Starting with the line that holds "contoh application letter magang" and stopping after the line that holds "classic replica charles", repeat the lines below word for word, without the pictures.

RECORD EXCERPTS:
__________

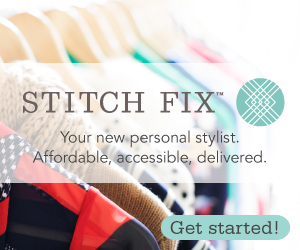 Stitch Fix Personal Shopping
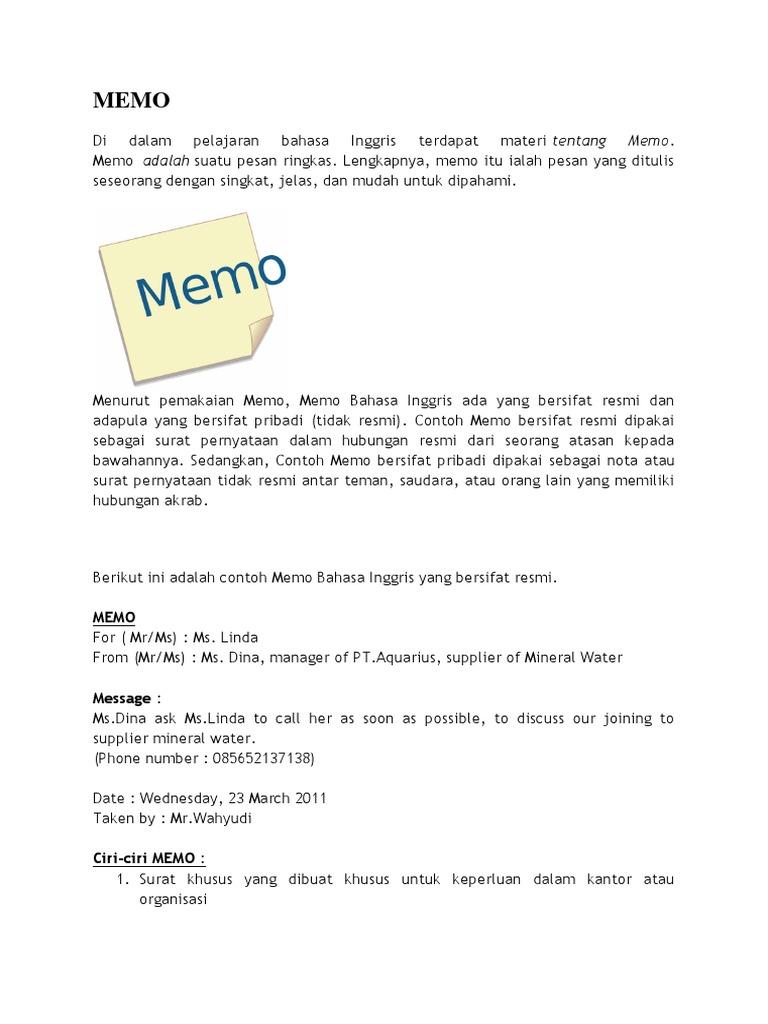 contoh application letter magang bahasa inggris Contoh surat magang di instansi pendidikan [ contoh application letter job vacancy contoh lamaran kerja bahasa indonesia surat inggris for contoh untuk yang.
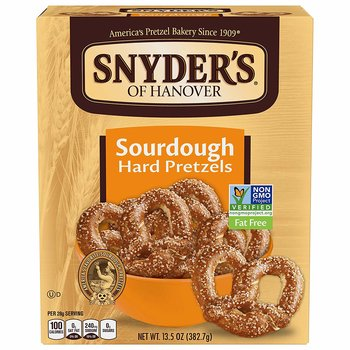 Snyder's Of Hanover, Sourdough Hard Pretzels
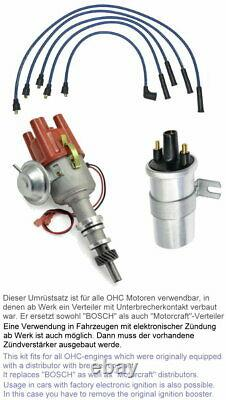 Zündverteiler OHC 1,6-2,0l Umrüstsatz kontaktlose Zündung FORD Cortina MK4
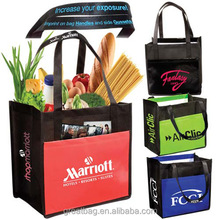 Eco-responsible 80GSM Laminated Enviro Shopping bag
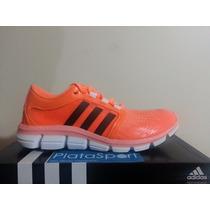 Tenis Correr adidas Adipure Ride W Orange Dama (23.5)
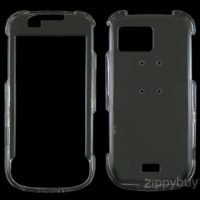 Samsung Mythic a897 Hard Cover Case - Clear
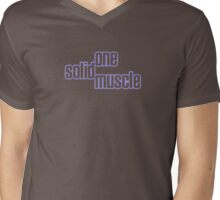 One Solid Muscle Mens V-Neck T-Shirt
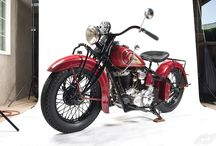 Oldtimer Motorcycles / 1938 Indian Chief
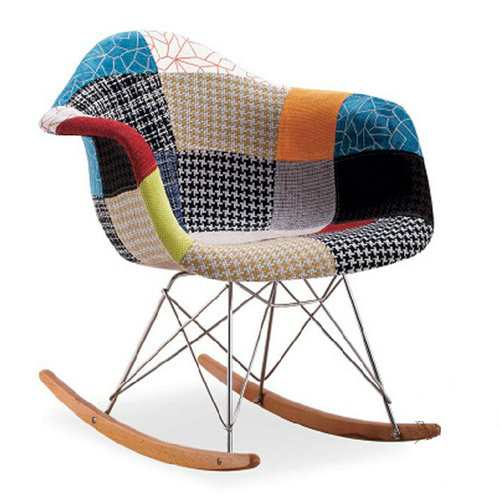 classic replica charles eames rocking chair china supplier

__________

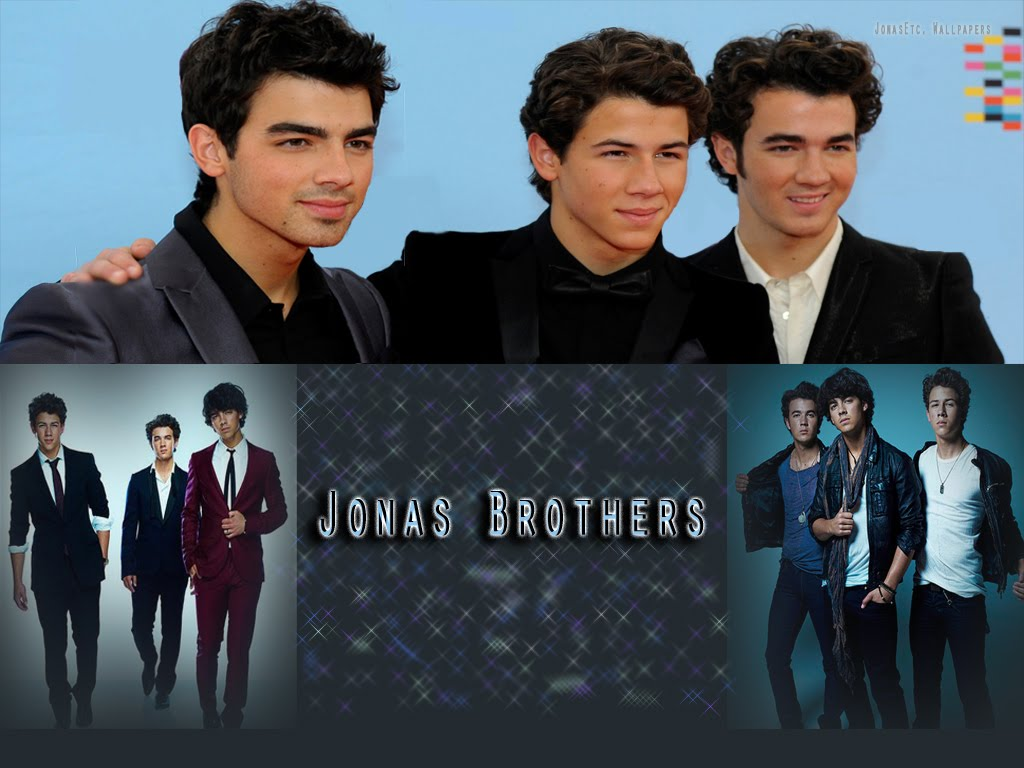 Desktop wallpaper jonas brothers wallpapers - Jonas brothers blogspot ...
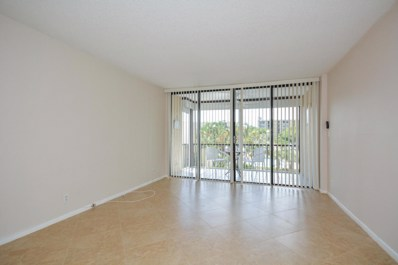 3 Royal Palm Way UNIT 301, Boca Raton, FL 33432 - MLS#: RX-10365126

__________

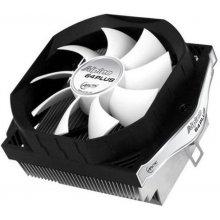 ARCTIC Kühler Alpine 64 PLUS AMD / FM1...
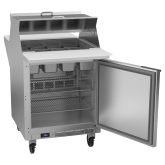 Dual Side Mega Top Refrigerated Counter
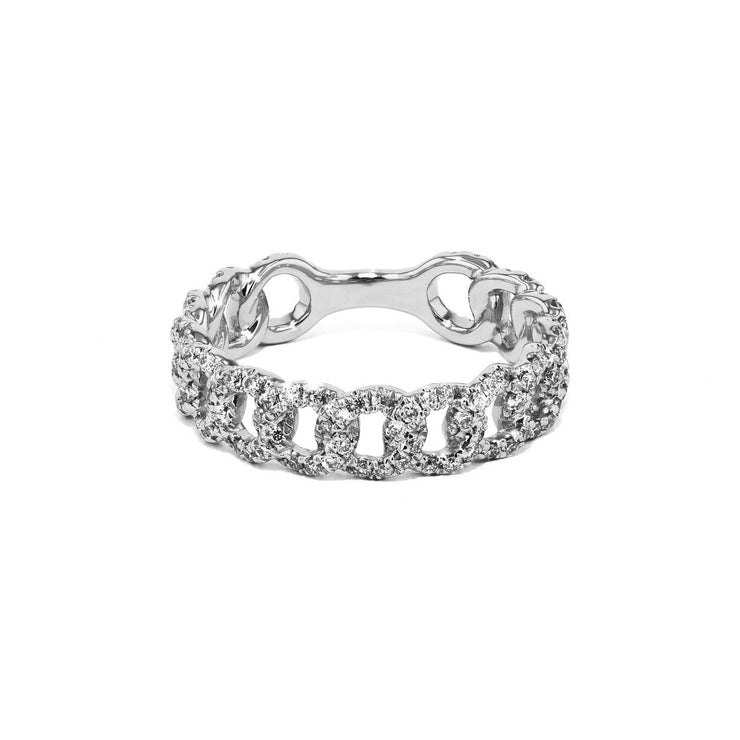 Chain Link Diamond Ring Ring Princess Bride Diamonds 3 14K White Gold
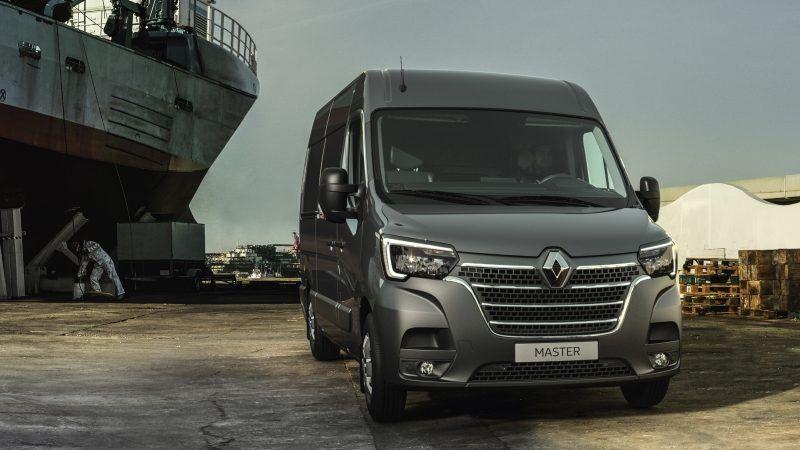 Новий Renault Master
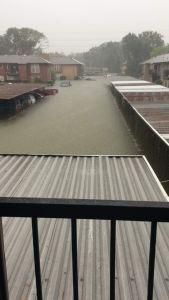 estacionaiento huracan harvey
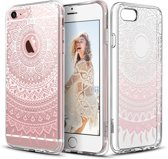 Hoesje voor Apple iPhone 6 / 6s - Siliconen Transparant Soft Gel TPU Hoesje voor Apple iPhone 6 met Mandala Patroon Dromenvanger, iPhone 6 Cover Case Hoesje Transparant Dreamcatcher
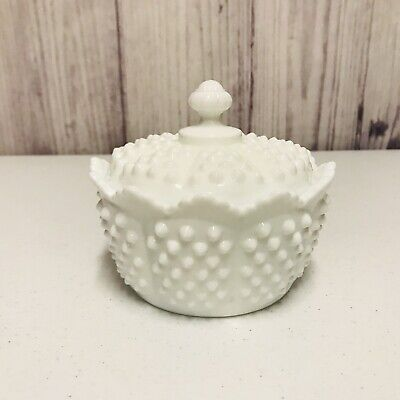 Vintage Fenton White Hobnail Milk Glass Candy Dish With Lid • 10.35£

__________

ANSWER BOX:
 contoh application letter magang bahasa inggris Contoh surat magang di instansi pendidikan [ contoh application letter job vacancy contoh lamaran kerja bahasa indonesia surat inggris for contoh untuk yang.
 Snyder's Of Hanover, Sourdough Hard Pretzels
 Zündverteiler OHC 1,6-2,0l Umrüstsatz kontaktlose Zündung FORD Cortina MK4
 Eco-responsible 80GSM Laminated Enviro Shopping bag
 Tenis Correr adidas Adipure Ride W Orange Dama (23.5)
 Samsung Mythic a897 Hard Cover Case - Clear
 One Solid Muscle Mens V-Neck T-Shirt
 Oldtimer Motorcycles / 1938 Indian Chief
 classic replica charles eames rocking chair china supplier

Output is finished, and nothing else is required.